Task:
Your answer must be a single number: the count of lines in the records below that include the string "over".

Listed records:
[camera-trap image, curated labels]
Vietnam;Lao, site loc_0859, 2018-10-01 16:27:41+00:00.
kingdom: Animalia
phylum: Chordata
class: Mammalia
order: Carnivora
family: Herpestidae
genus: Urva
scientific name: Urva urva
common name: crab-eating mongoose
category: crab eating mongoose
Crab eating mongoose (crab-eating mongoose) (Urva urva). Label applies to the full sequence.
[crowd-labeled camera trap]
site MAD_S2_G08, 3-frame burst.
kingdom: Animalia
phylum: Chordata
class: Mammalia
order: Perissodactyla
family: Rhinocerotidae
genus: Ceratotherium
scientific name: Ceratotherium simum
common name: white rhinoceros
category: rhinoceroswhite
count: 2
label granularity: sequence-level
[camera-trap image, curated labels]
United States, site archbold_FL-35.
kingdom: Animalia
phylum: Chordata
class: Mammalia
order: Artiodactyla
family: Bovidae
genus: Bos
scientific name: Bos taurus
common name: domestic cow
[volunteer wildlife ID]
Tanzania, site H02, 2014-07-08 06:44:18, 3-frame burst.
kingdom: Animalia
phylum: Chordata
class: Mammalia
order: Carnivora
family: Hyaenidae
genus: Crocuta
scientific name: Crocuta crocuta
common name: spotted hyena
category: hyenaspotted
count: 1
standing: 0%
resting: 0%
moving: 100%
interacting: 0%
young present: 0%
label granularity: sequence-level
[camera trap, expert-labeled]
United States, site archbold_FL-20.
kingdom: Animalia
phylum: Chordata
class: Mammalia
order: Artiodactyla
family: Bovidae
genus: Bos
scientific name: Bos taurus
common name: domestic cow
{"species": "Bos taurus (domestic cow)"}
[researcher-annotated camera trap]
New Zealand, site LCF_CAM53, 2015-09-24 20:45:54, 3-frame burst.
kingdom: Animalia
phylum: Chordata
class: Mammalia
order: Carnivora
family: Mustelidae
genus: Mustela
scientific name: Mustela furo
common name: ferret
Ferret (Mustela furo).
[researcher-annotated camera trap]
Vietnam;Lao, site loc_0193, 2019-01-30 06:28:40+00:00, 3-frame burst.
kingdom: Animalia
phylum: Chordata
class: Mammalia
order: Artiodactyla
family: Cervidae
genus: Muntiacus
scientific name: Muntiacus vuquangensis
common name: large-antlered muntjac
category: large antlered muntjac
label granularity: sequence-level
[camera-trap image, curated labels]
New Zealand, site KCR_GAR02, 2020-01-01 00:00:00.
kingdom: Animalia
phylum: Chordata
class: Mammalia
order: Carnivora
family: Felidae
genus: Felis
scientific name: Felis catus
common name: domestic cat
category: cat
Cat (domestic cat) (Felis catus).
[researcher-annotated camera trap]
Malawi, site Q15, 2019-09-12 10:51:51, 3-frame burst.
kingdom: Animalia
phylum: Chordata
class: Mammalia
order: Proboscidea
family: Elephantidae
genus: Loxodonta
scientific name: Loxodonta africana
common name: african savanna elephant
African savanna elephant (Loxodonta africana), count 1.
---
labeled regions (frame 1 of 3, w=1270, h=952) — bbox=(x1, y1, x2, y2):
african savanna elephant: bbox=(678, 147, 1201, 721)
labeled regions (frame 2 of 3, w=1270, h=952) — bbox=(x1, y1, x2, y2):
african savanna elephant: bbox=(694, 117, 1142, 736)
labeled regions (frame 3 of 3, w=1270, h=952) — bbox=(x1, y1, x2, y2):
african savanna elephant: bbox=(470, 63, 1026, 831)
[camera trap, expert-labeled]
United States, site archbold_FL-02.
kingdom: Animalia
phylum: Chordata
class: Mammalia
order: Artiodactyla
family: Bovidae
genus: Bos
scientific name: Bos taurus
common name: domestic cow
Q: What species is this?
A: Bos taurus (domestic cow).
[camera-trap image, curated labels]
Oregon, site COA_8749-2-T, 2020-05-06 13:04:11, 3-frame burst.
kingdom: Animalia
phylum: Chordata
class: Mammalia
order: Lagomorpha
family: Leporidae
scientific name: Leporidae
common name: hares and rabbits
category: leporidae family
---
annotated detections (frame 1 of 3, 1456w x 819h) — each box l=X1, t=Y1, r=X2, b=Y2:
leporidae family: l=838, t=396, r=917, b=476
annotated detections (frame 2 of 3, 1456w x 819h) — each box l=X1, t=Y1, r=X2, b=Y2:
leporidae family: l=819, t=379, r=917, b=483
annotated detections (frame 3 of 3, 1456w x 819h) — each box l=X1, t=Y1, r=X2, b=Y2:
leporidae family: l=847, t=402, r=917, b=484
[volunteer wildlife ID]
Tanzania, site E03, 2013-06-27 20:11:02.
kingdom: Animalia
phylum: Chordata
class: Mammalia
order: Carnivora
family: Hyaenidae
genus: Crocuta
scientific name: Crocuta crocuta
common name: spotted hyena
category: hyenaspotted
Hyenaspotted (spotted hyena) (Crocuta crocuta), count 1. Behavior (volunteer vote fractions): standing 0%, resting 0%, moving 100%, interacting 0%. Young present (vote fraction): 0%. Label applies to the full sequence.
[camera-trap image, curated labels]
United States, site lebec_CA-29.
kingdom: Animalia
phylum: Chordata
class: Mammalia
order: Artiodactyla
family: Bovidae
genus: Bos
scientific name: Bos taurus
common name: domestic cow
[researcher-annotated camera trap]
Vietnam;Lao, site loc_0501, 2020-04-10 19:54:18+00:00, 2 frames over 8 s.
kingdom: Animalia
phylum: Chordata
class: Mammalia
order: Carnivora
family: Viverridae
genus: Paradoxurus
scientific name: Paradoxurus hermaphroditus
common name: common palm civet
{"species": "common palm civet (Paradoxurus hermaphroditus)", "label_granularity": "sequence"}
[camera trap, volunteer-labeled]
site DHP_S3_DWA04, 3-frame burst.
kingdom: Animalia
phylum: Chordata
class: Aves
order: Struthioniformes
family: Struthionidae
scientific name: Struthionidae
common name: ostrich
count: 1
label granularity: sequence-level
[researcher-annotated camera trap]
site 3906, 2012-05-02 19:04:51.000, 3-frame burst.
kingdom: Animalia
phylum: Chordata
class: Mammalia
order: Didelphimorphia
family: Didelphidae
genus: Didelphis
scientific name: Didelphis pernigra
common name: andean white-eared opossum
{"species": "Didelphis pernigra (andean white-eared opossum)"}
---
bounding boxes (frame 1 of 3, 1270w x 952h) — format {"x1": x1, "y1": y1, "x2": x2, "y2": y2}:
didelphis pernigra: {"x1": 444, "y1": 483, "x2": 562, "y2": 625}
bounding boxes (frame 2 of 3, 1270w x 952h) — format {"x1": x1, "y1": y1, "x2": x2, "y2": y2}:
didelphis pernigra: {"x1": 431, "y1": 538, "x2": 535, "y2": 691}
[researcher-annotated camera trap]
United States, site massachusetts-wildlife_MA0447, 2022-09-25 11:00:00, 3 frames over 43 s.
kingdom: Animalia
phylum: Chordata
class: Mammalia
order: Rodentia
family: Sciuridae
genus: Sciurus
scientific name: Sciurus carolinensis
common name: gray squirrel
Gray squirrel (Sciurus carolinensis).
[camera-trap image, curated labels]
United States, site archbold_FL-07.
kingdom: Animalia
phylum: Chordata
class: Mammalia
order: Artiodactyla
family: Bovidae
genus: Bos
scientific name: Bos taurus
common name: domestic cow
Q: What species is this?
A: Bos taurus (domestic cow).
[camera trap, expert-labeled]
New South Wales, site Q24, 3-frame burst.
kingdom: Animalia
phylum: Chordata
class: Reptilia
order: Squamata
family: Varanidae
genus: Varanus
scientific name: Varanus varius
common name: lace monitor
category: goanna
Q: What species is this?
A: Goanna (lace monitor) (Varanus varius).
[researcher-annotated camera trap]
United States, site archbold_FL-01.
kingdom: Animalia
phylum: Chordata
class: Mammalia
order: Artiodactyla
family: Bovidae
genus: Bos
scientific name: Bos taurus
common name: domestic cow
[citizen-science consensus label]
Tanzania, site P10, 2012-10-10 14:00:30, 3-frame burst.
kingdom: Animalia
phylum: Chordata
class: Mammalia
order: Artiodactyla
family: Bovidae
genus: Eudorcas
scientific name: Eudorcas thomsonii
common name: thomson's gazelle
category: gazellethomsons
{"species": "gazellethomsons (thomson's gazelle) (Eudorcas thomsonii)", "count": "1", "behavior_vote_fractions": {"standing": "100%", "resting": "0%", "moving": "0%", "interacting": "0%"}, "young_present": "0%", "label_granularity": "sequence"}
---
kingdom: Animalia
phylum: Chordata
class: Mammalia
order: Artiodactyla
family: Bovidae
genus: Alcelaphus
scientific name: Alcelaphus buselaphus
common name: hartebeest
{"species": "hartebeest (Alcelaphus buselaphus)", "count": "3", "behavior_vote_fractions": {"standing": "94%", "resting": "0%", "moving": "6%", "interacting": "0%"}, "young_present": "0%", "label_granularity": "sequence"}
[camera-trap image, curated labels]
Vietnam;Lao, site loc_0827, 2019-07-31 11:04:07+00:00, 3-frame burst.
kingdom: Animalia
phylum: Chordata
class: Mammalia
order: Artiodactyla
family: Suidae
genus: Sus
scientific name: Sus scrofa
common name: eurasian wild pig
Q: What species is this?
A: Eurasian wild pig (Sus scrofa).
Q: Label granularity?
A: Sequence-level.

Response area:
2